Она начала набожно зачитывать заупокойную молитву – de profundis: «Из глубины взываю к тебе, Господи…»[13] Донати присоединился к ней, находя утешение к торжественном и знакомом песнопении, что убаюкало его мысли, оставив только почтение к Богу и жалость у покойному.

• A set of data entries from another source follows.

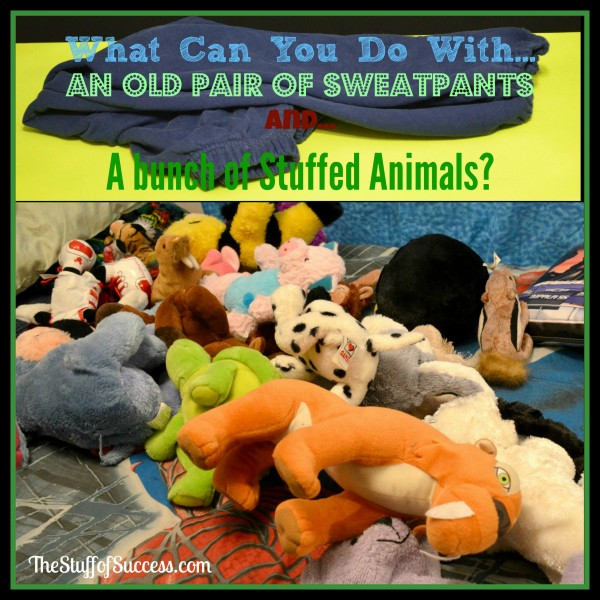 What can you do with an old pair of sweatpants and a bunch of stuffed animals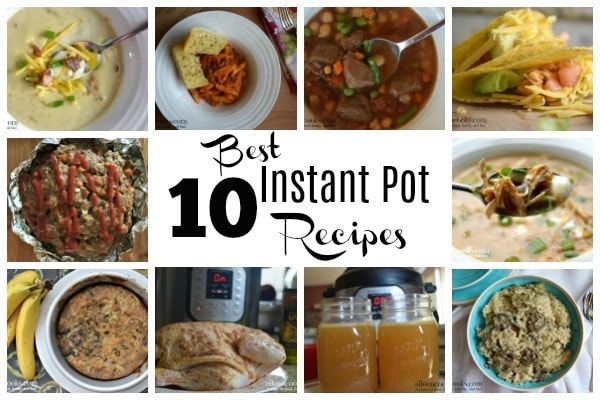 The top 10 best instant pot recipes! We're talking the best soups, banana bread, pasta, chicken stock, even the best risotto recipe!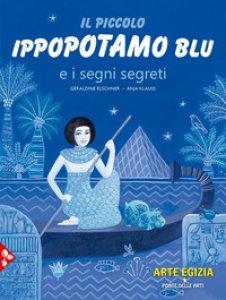 Copertina di 'Il piccolo ippopotamo blu e i segni segreti'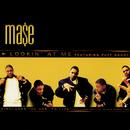 Lookin' At Me/Mase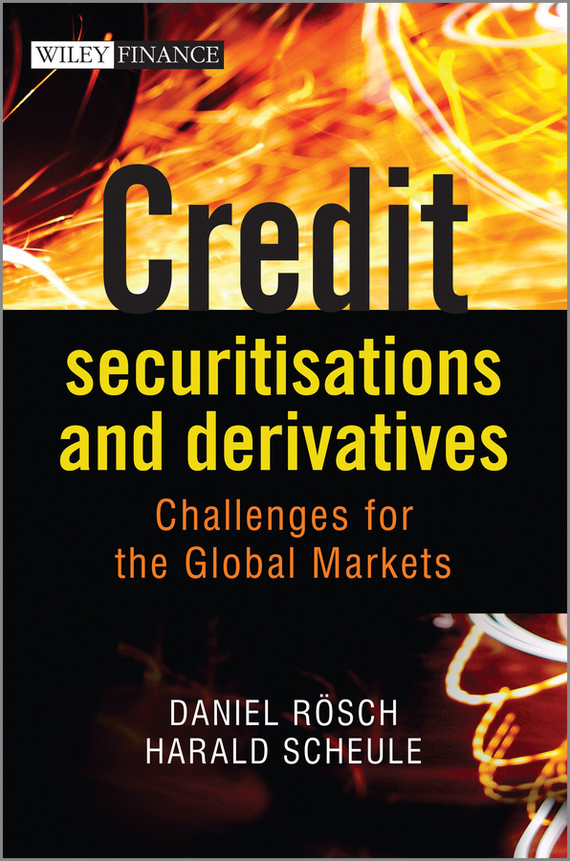 Daniel  Rosch Credit Securitisations and Derivatives. Challenges for the Global Markets risk analysis and risk management in banks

К удивлению Донати, граф Раверси приехал в беседку без священника, без жандармов и даже без слуг, если не считать Маттео. Раверси объяснил, что послал лакея в Соладжио за доном Кристофоро и за доктором Луиджи Куриони, а также известил Бенедетто Ругу, подесту, что исполнял обязанности мэра и главного мирового судьи, и Фридриха фон Краусса, командовавшего австрийским гарнизоном. Донати не сомневался, что хотя формально руководить следствием будет Руга, на деле этим займётся фон Краусс. В Ломбардии итальянцы могли предполагать, но располагали австрийские военные.

Раверси подошёл к телу.

- Итак, это правда, - произнёс он пустым, меланхоличным голосом, который, по мнению Донати, всегда звучал, как будто из глубокого туннеля. – Маттео сказал, но я бесплодно надеялся, что это какая-то ужасная ошибка. Мой бедный друг, - он тихо помолился несколько мгновений. – Умереть так далеко от жены и семьи… от рук убийцы!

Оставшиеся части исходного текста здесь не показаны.